What to do:
Can you output the full excerpt on the distribution of VL cases, word for word and unchanged?

Text excerpt:
◆ ◆ ◆ ◆

The 2450 cases were distributed at 179 counties/cities, in 18 provinces/municipalities/autonomous regions (Table 2). 97.71% (2394/2450) of cases occurred in three provinces/autonomous regions (namely Xinjiang, Gansu and Sichuan). The highest concentration (49.71%) of reported cases was in Xinjiang (n = 1218), followed by 33.67% in Gansu Province (n = 825), 14.33% in Sichuan Province (n = 351) (Table 3).

Table 2 VL cases distribution and endemic type between 2005 and 2010
Table 3 The distribution of VL cases in major provinces

Differences in endemic and non-endemic areas

Among 179 counties/cities, 61 counties/cities in six provinces/autonomous regions (33 in Xinjiang, 14 in Gansu, 6 in Sichuan, 4 in Shaanxi, 3 in Shanxi, and 1 in Inner Mongolia) were identified as VL endemic areas (Figure 1, Table 2) and reported 2224 autochthonous cases, accounting for 90.78% of the total reported cases in this period. The other 118 counties in 16 provinces/municipalities/autonomous regions were non-endemic areas and reported 226 (9.22%) imported cases (Table 2).

◆ ◆ ◆ ◆

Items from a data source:
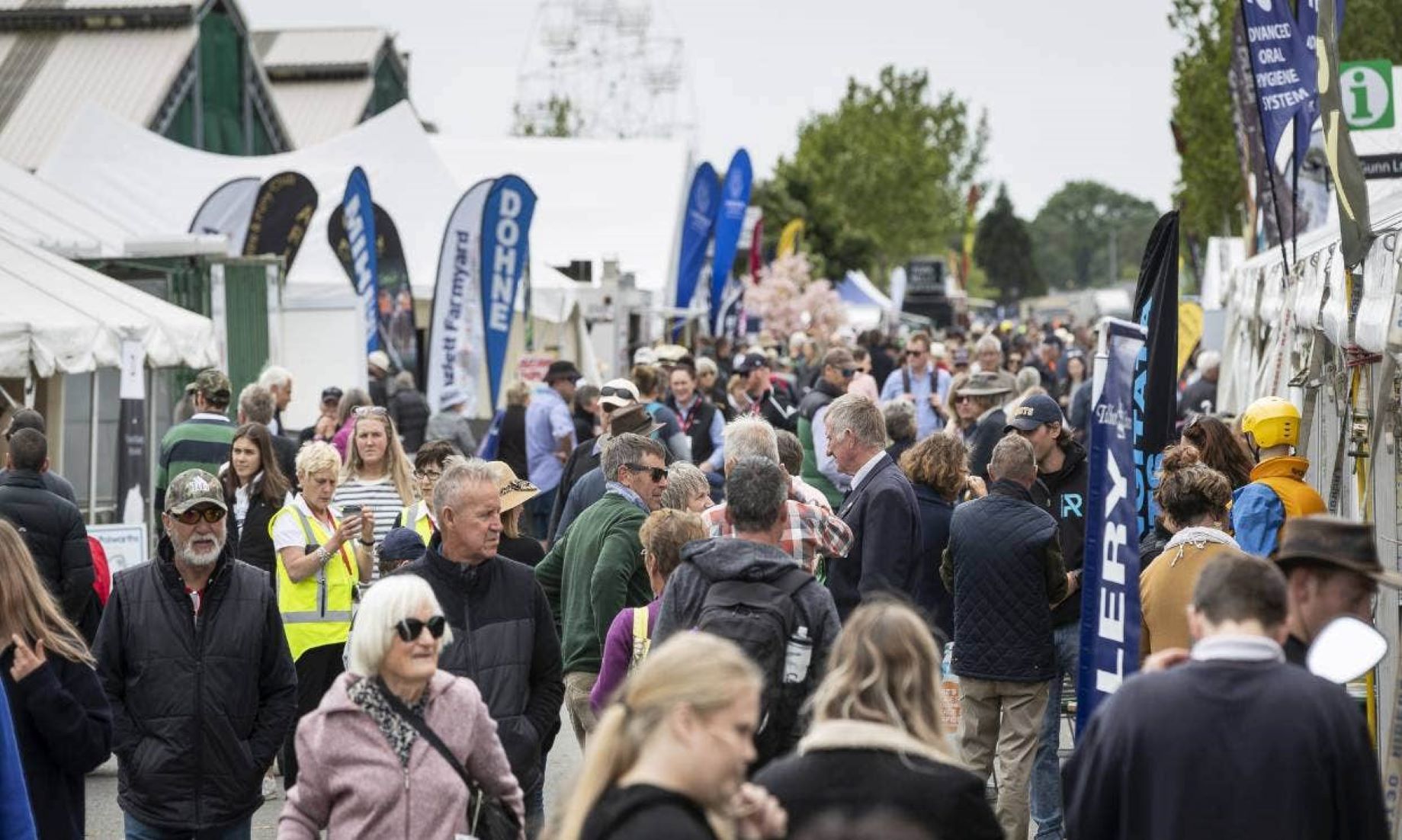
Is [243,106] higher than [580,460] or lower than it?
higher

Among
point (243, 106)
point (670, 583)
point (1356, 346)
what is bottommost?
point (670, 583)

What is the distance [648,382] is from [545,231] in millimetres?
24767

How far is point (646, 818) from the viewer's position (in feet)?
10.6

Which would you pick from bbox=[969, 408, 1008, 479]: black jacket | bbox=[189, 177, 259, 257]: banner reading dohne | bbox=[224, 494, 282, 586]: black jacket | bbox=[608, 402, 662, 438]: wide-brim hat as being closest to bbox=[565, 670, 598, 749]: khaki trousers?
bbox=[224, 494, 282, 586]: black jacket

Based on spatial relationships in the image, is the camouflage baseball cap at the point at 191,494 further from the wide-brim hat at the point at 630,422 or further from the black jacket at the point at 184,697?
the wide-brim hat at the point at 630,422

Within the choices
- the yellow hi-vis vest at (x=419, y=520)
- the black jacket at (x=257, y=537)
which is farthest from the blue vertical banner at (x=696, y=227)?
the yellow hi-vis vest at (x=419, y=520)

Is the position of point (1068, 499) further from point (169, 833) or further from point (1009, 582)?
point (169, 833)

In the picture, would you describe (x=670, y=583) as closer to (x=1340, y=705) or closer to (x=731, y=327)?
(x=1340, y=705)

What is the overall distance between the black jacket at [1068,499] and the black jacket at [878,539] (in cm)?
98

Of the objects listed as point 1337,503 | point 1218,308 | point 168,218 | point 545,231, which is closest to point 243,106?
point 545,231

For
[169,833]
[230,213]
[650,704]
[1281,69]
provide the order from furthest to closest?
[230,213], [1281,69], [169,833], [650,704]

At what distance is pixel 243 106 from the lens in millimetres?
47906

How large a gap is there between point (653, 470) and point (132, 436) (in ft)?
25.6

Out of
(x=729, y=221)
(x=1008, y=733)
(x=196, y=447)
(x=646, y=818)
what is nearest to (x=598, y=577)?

◆ ◆ ◆ ◆

Solution for this problem:
The 2450 cases were distributed at 179 counties/cities, in 18 provinces/municipalities/autonomous regions (Table 2). 97.71% (2394/2450) of cases occurred in three provinces/autonomous regions (namely Xinjiang, Gansu and Sichuan). The highest concentration (49.71%) of reported cases was in Xinjiang (n = 1218), followed by 33.67% in Gansu Province (n = 825), 14.33% in Sichuan Province (n = 351) (Table 3).

Table 2 VL cases distribution and endemic type between 2005 and 2010
Table 3 The distribution of VL cases in major provinces

Differences in endemic and non-endemic areas

Among 179 counties/cities, 61 counties/cities in six provinces/autonomous regions (33 in Xinjiang, 14 in Gansu, 6 in Sichuan, 4 in Shaanxi, 3 in Shanxi, and 1 in Inner Mongolia) were identified as VL endemic areas (Figure 1, Table 2) and reported 2224 autochthonous cases, accounting for 90.78% of the total reported cases in this period. The other 118 counties in 16 provinces/municipalities/autonomous regions were non-endemic areas and reported 226 (9.22%) imported cases (Table 2).